The Lapshin case and other examples indicate the growing use of forensic expert evidence both by victims or applicants independent of the Government’s views, and the Court in their respective roles to substantiate their submissions and decisions. Such reports provide substantive assessment of the Government’s evidence such as medical and forensic reports, autopsy reports, photographs and any other related evidence, and identify any deficiencies or gaps; in some instances, where feasible, experts offer their own judgment of the possible causes of death on the basis of the information available to them.
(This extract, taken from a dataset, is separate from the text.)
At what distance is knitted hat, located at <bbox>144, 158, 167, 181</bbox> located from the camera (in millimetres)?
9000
It equips victims with a significant piece of evidence to support their allegations, which they may not otherwise be able to do, plausibly. Equally, it enables the Court to reach a sufficiently informed decision on the Government’s obligation to provide explanations about such incidents. As the Court is not bound by strict rules of evidence, and may rely on all forms of evidence provided by the parties, expert evidence is an efficient and perhaps sometimes the only way for the victims to substantiate their submissions about incidents where the evidence is in the exclusive possession of the authorities.
The increasing efforts of victims and human rights groups to involve expert witnesses in their human rights litigation and the Court’s reliance on expert reports as fundamental evidence to establish facts and rule on the extent of a state’s responsibility indicates its growing significance in strategic litigation. Given the degree of flexibility with which the Court evaluates the evidence, victims alleging Article 2 and 3 violations in custody in particular are given an opportunity to adduce all types of evidence, which they can obtain, particularly given the likely difficulties of accessing the primary evidentiary material exclusively in the hands of the authorities. In turn,it enables the Court to adjudicate on incidents, which are otherwise in the exclusive knowledge and control of the authorities, particularly where the authorities do not disclose full information or take all the necessary investigatory steps to establish the circumstances and identify those responsible.